/---
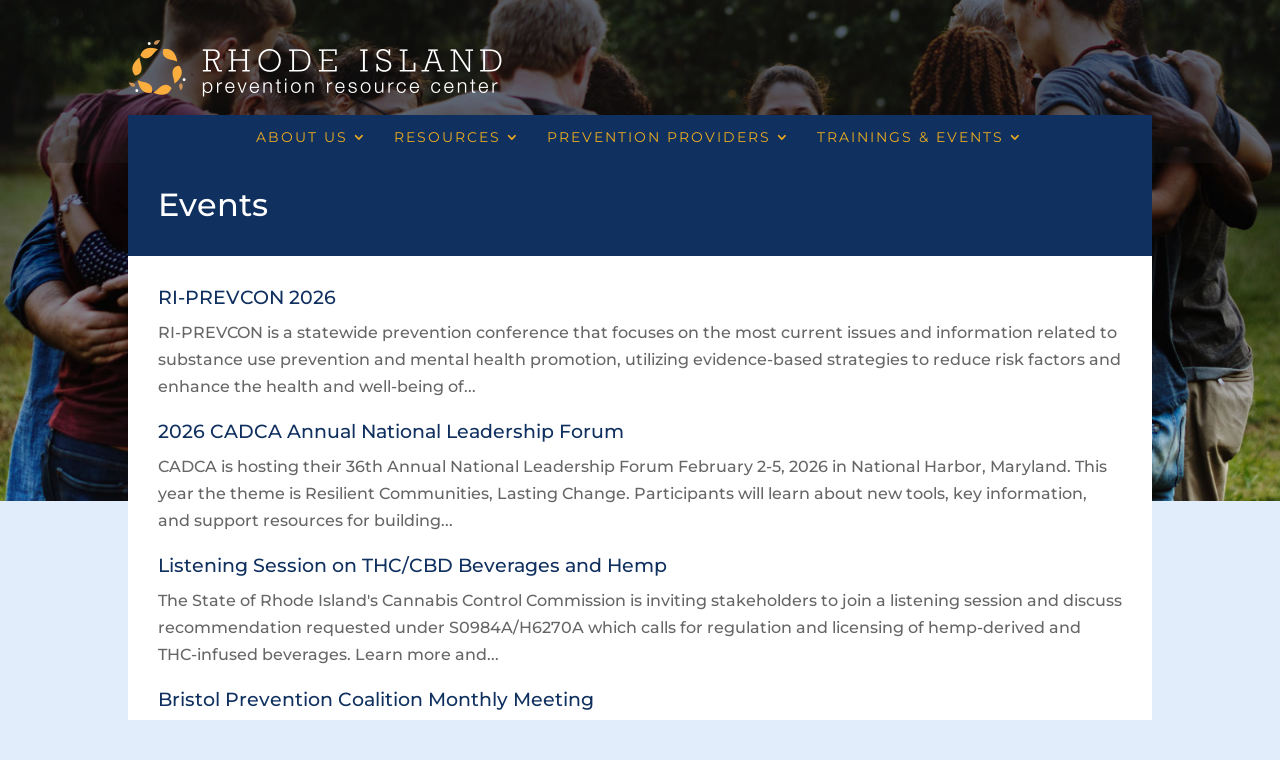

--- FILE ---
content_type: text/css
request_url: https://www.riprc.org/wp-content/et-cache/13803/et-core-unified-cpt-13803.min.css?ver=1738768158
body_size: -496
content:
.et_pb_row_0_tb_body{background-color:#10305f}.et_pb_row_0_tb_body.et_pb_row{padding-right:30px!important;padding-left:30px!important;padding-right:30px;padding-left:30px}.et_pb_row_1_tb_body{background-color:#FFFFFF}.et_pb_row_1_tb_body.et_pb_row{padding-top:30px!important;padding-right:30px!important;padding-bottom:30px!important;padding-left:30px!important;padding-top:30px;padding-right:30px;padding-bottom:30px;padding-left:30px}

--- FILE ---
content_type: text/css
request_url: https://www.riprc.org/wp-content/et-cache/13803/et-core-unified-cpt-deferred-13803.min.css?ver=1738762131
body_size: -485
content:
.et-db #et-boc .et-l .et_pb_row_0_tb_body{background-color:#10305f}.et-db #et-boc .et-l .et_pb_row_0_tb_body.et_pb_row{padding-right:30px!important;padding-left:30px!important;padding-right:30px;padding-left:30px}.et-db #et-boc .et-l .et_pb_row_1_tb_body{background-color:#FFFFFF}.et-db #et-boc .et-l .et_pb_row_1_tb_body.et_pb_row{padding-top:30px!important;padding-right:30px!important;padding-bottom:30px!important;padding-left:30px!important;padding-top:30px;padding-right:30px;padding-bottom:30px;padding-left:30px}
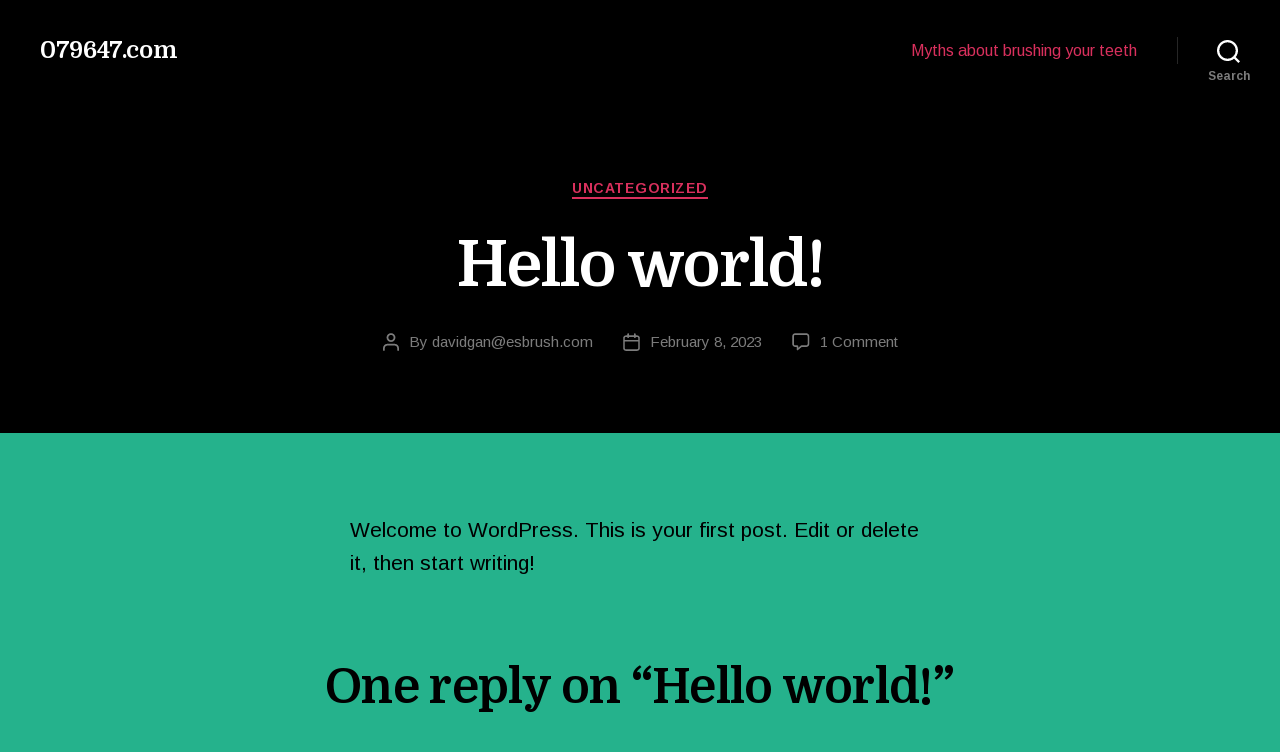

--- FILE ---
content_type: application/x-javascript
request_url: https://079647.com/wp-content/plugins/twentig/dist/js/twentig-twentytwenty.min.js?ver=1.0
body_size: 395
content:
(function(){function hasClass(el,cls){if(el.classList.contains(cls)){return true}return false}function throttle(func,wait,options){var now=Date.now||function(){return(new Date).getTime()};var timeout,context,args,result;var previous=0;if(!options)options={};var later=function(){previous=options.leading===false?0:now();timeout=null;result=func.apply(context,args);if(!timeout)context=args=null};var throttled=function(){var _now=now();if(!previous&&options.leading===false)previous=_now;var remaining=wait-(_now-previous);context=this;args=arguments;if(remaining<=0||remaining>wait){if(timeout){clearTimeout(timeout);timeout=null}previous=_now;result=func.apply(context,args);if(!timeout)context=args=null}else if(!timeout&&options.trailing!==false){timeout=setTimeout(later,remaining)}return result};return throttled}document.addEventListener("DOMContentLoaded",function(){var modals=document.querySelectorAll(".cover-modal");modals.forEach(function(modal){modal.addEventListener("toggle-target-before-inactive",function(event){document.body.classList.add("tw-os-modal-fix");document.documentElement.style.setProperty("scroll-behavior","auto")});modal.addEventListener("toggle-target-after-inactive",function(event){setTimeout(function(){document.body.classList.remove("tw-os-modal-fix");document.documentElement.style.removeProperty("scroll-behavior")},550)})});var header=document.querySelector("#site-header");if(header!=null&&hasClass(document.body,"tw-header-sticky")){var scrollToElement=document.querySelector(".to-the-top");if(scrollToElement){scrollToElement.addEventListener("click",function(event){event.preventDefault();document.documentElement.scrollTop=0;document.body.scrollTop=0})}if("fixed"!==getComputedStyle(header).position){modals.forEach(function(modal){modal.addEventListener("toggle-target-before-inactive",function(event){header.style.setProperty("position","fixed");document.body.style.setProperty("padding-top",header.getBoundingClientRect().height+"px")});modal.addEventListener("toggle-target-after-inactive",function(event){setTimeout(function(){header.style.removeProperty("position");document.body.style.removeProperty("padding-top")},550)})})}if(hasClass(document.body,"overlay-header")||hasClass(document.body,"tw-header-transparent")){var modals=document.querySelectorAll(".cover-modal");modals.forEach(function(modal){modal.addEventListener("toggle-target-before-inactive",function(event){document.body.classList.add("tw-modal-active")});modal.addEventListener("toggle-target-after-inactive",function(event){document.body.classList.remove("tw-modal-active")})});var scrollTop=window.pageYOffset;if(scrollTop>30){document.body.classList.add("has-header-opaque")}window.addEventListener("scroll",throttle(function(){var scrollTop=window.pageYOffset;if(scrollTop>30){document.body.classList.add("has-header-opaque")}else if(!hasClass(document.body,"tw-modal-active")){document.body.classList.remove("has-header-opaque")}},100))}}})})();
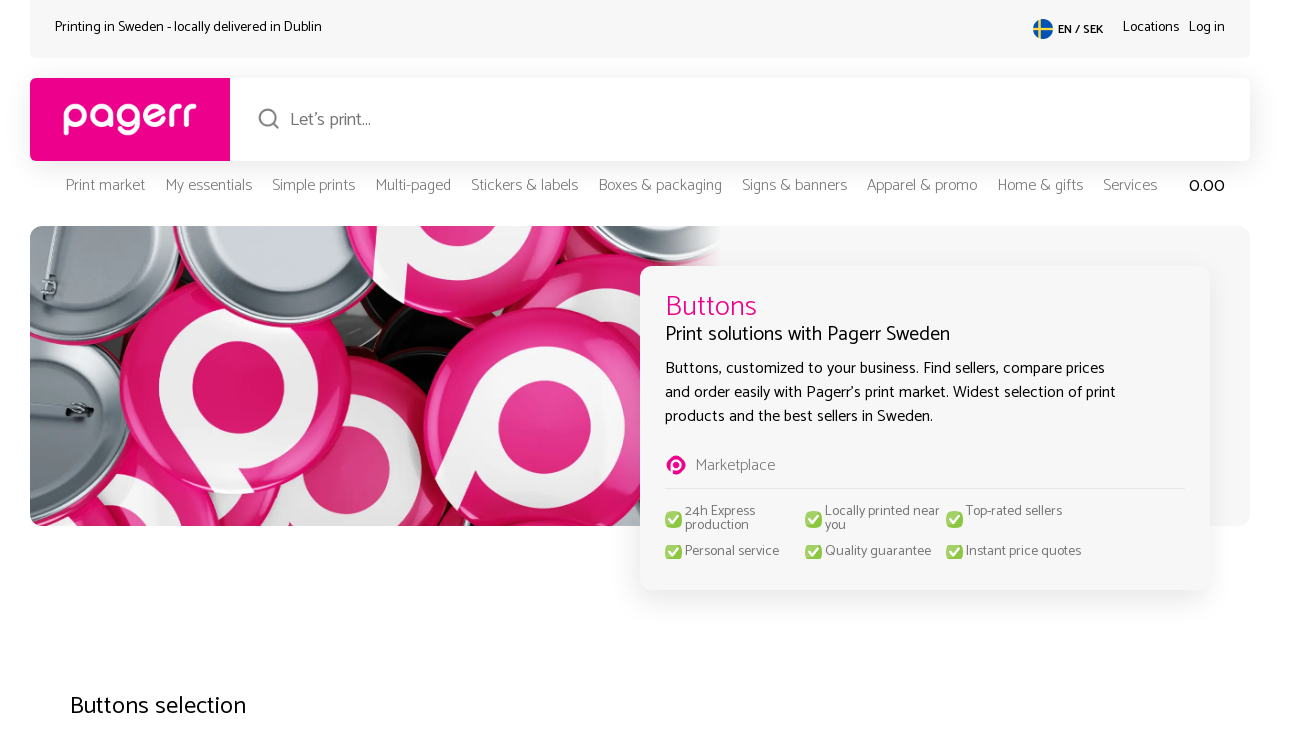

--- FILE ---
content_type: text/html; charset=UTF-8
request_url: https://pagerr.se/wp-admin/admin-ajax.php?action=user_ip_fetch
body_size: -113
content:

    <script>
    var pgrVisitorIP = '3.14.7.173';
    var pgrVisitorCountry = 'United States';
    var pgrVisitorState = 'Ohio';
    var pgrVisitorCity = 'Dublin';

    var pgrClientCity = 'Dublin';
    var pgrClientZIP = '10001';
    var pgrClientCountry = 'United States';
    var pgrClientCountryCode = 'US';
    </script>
\---
*WHAT TO PRODUCE*.
Return exactly the line that contains "content_type: text/html; charset=UTF-8" and every line after it, through the last line of the records.

*TASK ANSWER*.
content_type: text/html; charset=UTF-8
request_url: https://pagerr.se/wp-admin/admin-ajax.php?action=user_ip_fetch
body_size: -113
content:

    <script>
    var pgrVisitorIP = '3.14.7.173';
    var pgrVisitorCountry = 'United States';
    var pgrVisitorState = 'Ohio';
    var pgrVisitorCity = 'Dublin';

    var pgrClientCity = 'Dublin';
    var pgrClientZIP = '10001';
    var pgrClientCountry = 'United States';
    var pgrClientCountryCode = 'US';
    </script>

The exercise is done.